Era uma loira muito bonita. Afinal, loiras não podem ser menos que lindas e ela, no seu ver, é óbvio, era tudo de mais belo da vida.

Tudo bem com a autoestima, mas volta e meia carregava pra cima e pra baixo aquela menina. E tinha que sorrir a cada esquina quando diziam "que menina linda!" - Sim, ela dizia. E com um leve aceno se despedia.

Que rude! Alguns diziam mesmo após alguns dias. Todos viam seus reflexos no lugar dos olhos de alegria e por trás de óculos escuros grandes olheiras ali nasciam.

O que essas pessoas todas viam nas bochechas rosadas ela nao sabia. Acenava e muito mais que isso nao fazia, nao podia.

De certa forma seu estômago embrulhava todas vez que seus passos marcados eram interrompidos por aquelas minusculas e rechonchudas pernas da menina, que segurando com dificuldade na sua mini saia a impedia de perpassar pela vida.

Tinha alguns passos livres, assumia. Uma mulher com uma criança comovia a todos. De fato nao entendia, mas aceitava todos os bancos em transportes públicos enquanto ia e vinha.

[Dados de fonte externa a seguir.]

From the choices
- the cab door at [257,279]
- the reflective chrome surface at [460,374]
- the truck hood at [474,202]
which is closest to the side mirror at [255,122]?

Pra onde ia ninguém sabia. Levava sempre pra cima e pra baixo aquela guria. Pobrezinha, talvez nem o pai ela conhecia.

Como um bebê macaco se agarra enquanto a mãe pula de galho em galho aquela criaturinha fazia. Mas aquilo não era a mãe, não podia.

E de fato ela cresceria para sentir na pele que mesmo tendo pertencido aquele ventre, de lá saíra expulsa rejeitada com apenas 6 meses de vida.

Daí em diante a vida seria qualquer coisa menos sadia. E depois de anos ainda não sabia o que tinha feito pra ser tão miserável na vida.